# YOUR GOAL:
Transcribe every entry exactly, leaving out any pictures.
═══ PROVIDED MATERIAL ═══
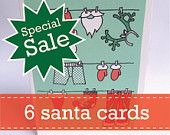 Xmas Sale: Pack of 6 exclusive unique and funny Christmas cards with Santa Claus' Clothesline including envelope. £9.5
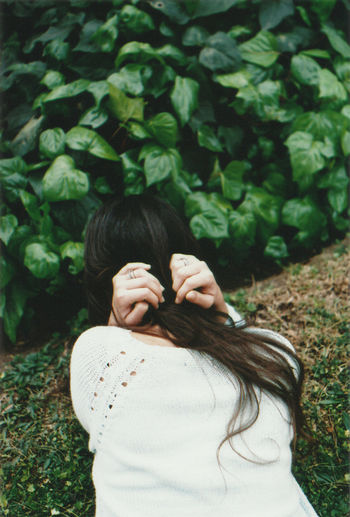 Rear view of woman bending against plants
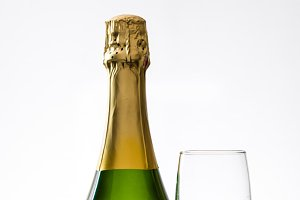 Champagne bottle with a glass cup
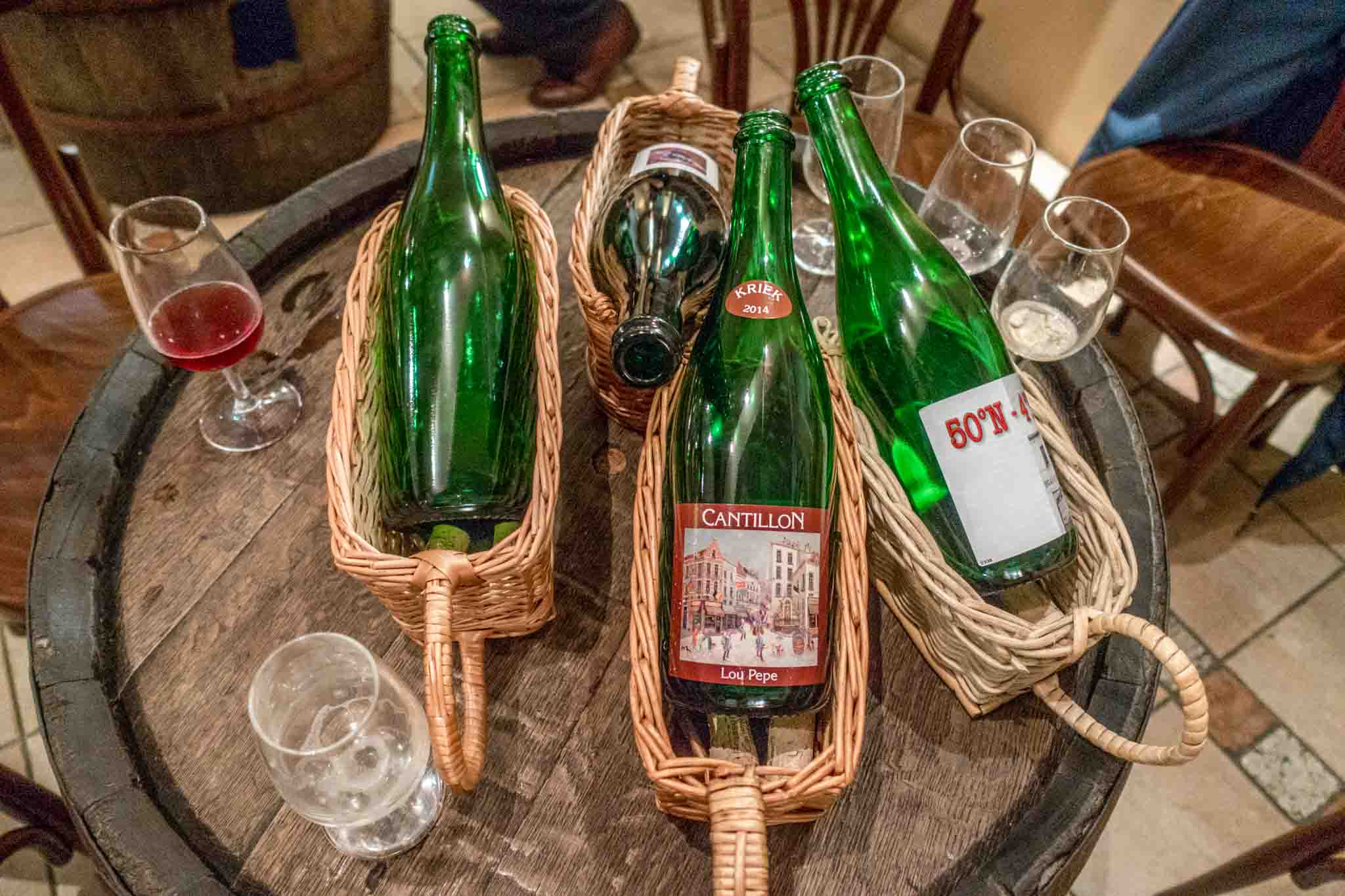 Beer bottles and glasses at Cantillon Brewery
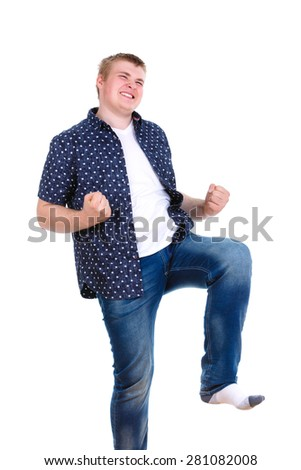 Young happy winning man with the foot bent in a knee and clenched his fists Studio shot. isolated on white background. positive human emotion, facial expression - stock photo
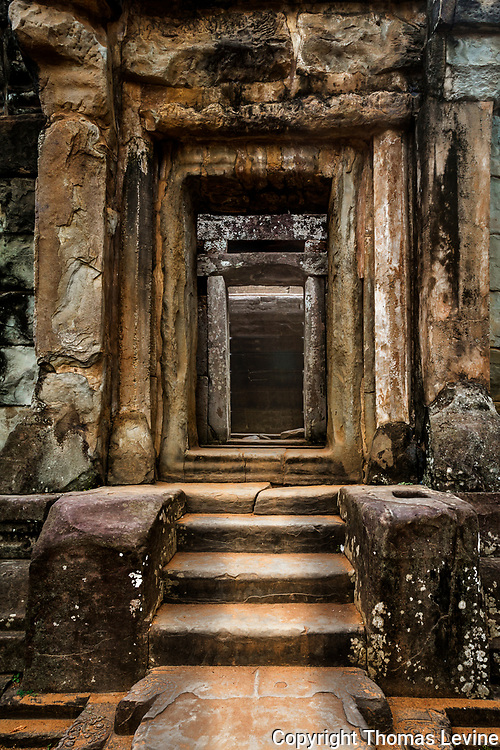 Entry way into a dark tunnel at Bakong Temple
═══
# YOUR RESPONSE:
 Xmas Sale: Pack of 6 exclusive unique and funny Christmas cards with Santa Claus' Clothesline including envelope. £9.5
 Rear view of woman bending against plants
 Champagne bottle with a glass cup
 Beer bottles and glasses at Cantillon Brewery
 Young happy winning man with the foot bent in a knee and clenched his fists Studio shot. isolated on white background. positive human emotion, facial expression - stock photo
 Entry way into a dark tunnel at Bakong Temple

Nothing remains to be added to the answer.